• _What you should do_
Count the lines in the entries that contain "this". Say the number and nothing more.

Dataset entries
==============================

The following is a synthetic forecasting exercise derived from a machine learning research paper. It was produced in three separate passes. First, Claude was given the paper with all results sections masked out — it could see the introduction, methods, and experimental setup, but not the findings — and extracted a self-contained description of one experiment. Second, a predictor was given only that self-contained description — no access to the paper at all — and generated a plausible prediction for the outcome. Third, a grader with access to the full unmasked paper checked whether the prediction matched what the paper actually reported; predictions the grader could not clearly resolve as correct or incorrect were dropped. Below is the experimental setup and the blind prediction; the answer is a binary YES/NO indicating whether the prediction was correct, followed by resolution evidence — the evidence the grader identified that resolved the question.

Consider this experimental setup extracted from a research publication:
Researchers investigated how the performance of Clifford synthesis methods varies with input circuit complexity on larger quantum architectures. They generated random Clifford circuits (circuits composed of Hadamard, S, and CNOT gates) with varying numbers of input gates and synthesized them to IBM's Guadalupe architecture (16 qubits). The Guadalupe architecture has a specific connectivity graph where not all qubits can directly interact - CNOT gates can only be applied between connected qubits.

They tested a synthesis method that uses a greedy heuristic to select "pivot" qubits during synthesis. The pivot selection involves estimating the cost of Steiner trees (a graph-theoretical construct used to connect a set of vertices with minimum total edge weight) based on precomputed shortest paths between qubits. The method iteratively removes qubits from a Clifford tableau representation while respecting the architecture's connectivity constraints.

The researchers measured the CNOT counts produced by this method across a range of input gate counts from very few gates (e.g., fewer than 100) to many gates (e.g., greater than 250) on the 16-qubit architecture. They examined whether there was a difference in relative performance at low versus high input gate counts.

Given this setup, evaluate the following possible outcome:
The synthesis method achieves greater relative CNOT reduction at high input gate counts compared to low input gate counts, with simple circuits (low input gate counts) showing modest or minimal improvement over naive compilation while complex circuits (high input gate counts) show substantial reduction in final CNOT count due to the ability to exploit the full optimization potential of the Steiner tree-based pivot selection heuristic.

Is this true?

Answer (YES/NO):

==============================

• _Result_
4